(Beginning of TEXT EXCERPT)

Learned Image Compression

Information Theory (Winter 2020)
EE 276, Information Theory | Project Final Report 

Group Members

Yanpei Tian, Helena Huang, Boxiao Pan


Image compression intends to reduce the size of an image so as to save the cost during transmission as well as storage. There are mainly two types of image compression, namely lossless compression and lossy compression. Traditional codecs include PNG (lossless) and JPEG (lossy). Modern approaches apply deep learning on this task, i.e. learned image compression. The general pipeline includes an autoencoder architecture, where an encoder first compresses the input image into a compact representation, which is subsequently fed into a decoder to reconstruct the input image. The learning objective is thus to minimize the difference between the reconstructed image and the original image. In this project, we aim at exploring different ways to implement this framework as well as some implications behind the notion of “learned compression”.

Literature Review

Full Resolution Image Compression with Recurrent Neural Networks [6]: This project is built on top of ​Variable Rate Image Compression With Recurrent Neural Networks [2], which shows that it is possible to train a single RNN and achieve better-than-current image compression schemes at a fixed output size. The authors incorporate the idea of “entropy encoder” into this project to make it achieve competitive compression rates on images of arbitrary size.

Lossy image compression with compressive autoencoders [3]: In this paper, the author introduced an effective way of dealing with non-differentiability in training autoencoders for lossy image compression. They proposed three alternatives to the un-differentiable quantization step: 1. Replace gradient of quantization by the gradient of identity function, effectively passing gradients without modification from the decoder to the encoder; 2. Additive uniform noise; 3. Stochastic rounding operations;

Entropy Encoding in Wavelet Image Compression [4]: The author reviews several entropy encoding schemes such as Huffman coding and arithmetic coding, providing detailed mathematical bases for the encoding schemes and their applications.


We propose to use the MNIST dataset as the starting point. ​The ​MNIST database​ [6] (Modified National Institute of Standards and Technology database) is a large database of handwritten digits that is commonly used for training various image processing systems. It consists of 60000 handwritten digits ranging from 0 to 9, each of size 28*28. The testing set has 10000 similarly constructed images.

We will also use the dataset CIFAR-10, which consists of 10 classes of 32×32 color images. The classes include airplane, automobile, bird etc. There are 50000 images in the training set and 10000 in the test set.

(End of TEXT EXCERPT)

» CHECK YOUR UNDERSTANDING:
1. Answer these questions about the learned image compression report:
(a) Which traditional codec does the report list as lossless?
(b) What is the size of each handwritten digit image in the MNIST database?
(c) How many images are in the CIFAR-10 training set?
2. Resume the learned image compression report right after its last sentence, which ends "10000 in the test set."
The material placed after this point is not needed.

(Beginning of SUPPLIED RECORDS)

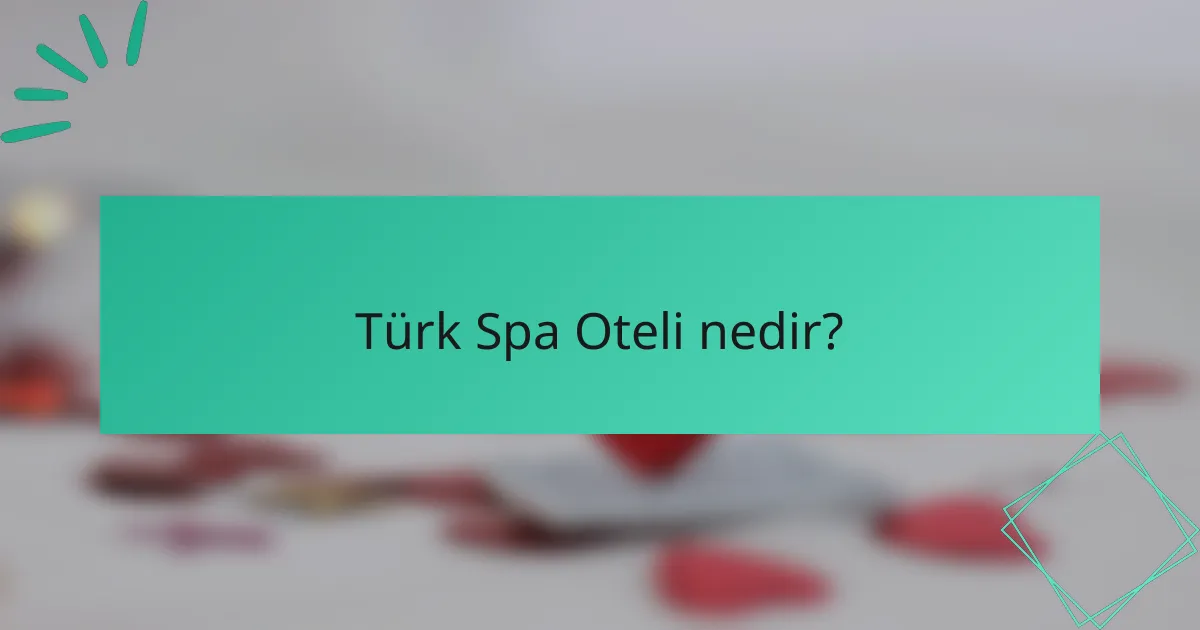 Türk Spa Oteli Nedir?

(End of SUPPLIED RECORDS)
(Beginning of SUPPLIED RECORDS)

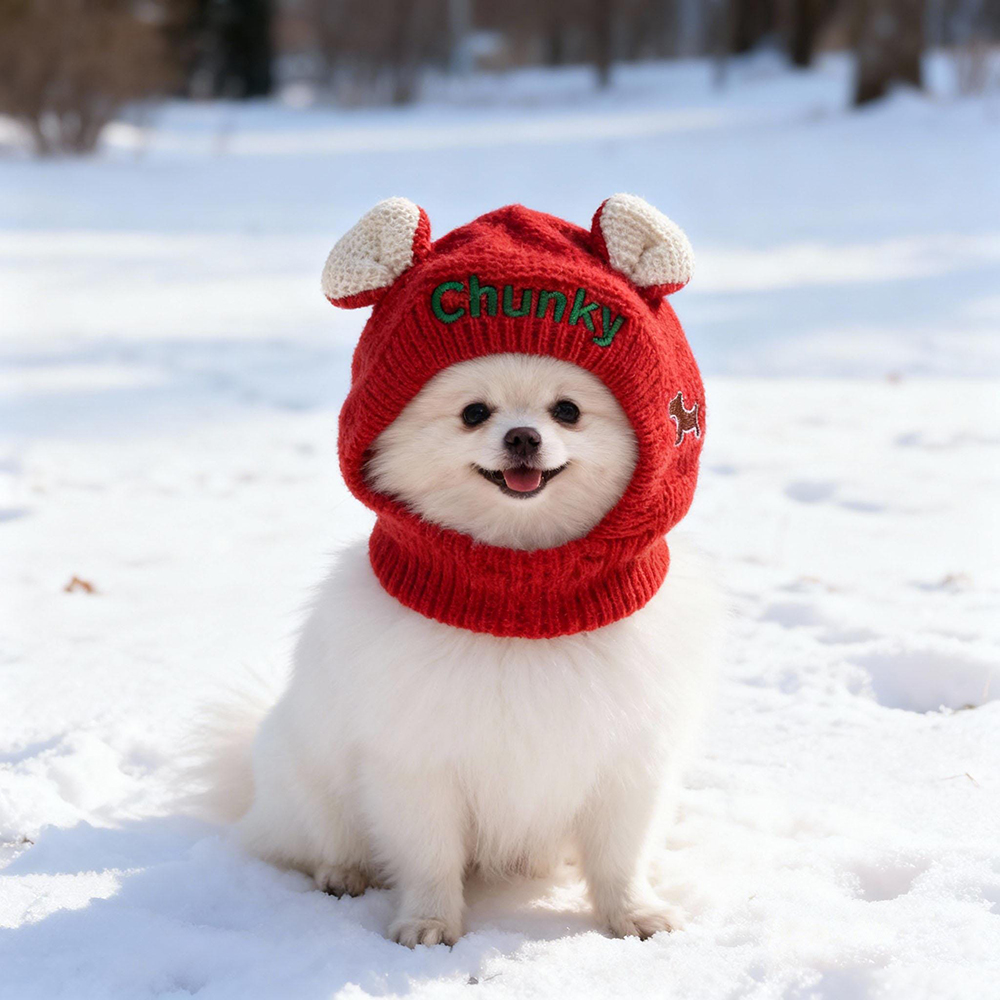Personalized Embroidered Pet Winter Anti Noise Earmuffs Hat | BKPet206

(End of SUPPLIED RECORDS)

» RESPONSES IN ORDER:
1.
(a) PNG
(b) 28*28
(c) 50000

2.
The training procedure is shown in Fig. 1. Specifically, the loss consists of two components: the reconstruction loss between the original and reconstructed image, as well as the regularization loss which penalizes the size of the compressed image from being too large.


To solidify our idea, we first try to implement an autoencoder (without the entropy module) to compress the MNIST handwritten digit dataset. Two model architectures are used: 1. A three layer densely connected neural network (222,384 total parameters); 2. CNN with 3 convolutional layers and 2 subsequent densely connected layers (13,289 total parameters).

Model Details: 1. The Densely connected neural network uses 3 hidden layers with 128, 64, 32 hidden units respectively followed by ‘ReLU’ activation; 2. The CNN model uses three layers of convolutional layers, followed by two other densely connected layers, all with ‘ReLU’ activation.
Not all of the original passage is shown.